Take a look at Diageo, the brewer of Guinness stout. The Irish enjoy a good pint of “the black stuff,” but in sheer volume they don’t come close to the Nigerians. Nigeria is now the beer’s second largest market for Guinness, after U.K. Imports won’t slake Nigeria’s thirst and Diageo, whose first Guinness brewery opened in the country 50 years ago, needs to add more brewing capacity. (Nigerians say they prefer the home brew because it tastes stronger.) But that also means more need for the country’s spotty power.
Good Things Come to Nigeria: GE’s Jenbacher engines power the Guinness Ogba brewery in Nigeria, the stout’s second largest market after U.K.

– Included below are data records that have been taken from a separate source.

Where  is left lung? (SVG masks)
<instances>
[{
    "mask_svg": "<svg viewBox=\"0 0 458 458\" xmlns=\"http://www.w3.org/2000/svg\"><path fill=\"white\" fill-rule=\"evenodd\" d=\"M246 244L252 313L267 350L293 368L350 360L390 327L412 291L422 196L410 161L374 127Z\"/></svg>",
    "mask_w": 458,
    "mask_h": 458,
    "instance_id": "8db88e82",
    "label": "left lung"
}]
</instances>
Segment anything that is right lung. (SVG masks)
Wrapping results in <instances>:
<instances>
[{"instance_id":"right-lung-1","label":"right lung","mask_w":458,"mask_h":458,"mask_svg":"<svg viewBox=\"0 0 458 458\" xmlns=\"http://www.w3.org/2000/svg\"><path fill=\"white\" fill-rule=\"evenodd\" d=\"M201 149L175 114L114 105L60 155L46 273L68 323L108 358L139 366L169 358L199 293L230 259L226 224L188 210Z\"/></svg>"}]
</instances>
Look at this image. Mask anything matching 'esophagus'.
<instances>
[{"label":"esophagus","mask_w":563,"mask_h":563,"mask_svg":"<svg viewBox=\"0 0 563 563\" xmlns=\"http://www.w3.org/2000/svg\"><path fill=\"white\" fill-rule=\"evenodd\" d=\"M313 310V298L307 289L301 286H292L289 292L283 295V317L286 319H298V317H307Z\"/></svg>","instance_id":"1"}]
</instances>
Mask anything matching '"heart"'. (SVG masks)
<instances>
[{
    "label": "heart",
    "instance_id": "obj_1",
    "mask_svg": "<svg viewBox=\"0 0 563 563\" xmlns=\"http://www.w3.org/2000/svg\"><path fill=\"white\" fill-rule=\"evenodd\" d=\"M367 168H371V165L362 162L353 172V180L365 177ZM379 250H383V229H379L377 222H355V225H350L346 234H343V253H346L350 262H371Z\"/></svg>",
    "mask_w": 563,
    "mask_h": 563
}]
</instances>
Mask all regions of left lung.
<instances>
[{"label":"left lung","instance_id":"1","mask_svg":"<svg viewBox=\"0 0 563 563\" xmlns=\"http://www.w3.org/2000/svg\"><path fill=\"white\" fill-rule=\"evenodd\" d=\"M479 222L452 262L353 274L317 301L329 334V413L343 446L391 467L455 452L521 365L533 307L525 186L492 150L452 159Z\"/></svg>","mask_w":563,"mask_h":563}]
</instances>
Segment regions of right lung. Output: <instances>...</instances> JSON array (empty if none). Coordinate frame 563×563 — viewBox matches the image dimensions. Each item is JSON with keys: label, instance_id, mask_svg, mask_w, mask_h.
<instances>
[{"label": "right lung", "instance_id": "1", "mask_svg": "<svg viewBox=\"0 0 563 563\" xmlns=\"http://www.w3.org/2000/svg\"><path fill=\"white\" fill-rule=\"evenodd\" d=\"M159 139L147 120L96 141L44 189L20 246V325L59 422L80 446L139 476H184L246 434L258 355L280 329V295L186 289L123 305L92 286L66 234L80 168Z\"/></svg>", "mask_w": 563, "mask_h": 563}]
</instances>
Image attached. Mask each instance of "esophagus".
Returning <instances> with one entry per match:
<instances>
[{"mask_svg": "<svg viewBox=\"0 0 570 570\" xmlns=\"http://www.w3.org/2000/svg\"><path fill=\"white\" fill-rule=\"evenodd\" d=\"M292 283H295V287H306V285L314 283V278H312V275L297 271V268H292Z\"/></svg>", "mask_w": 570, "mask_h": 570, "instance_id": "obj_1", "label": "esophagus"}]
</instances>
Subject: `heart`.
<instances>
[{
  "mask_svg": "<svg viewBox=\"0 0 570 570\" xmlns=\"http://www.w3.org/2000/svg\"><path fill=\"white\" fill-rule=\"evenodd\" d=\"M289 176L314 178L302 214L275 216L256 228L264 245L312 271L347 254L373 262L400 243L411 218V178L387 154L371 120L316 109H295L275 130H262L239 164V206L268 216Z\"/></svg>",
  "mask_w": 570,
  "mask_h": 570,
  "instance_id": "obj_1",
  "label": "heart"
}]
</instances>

Five years ago Diageo declared energy independence in Nigeria and bought four of GE’s Jenbacher gas engines to power its three local breweries. This week the company added two more engines for brewing plants in Lagos and Benin City. Together, they will generate a combined 20 megawatts of electricity and about 9 megawatts of heat for Diageo.
The Jenbacher, which is part of GE’s ecomagination portfolio, is a good fit for the Nigerian market. It’s reliable, efficient, robust and omnivorous when it comes to fuel. This flexibility is important because it allows customers switch between fuels. The Diageo Jenbachers are burning natural gas, which at the moment costs almost 80 percent less than diesel in Nigeria.
Besides electricity, steam from the engines will aid the brewing process, and exhaust heat will power water chillers at the breweries. “This is an opportunity to realize significant operational costs savings,” says Patrick Regan, global sales leader for GE Food and Beverage Solutions. “We can typically expect a gas engine like the one being installed in Lagos to pay for itself within just 18 to 24 months.”
Guinness is not the only instance of Jenbachers stoking the beverage business. Last fall, Scotland’s Girvan Distillery, the home of Grant’s Scotch whisky, bought a Jenbacher to generate extra electricity and heat from biogas produced by malt leftover from distillation. Jenbachers are also helping to brew MillerCoors beers in the U.S., and Kirin in Japan. Cheers to that!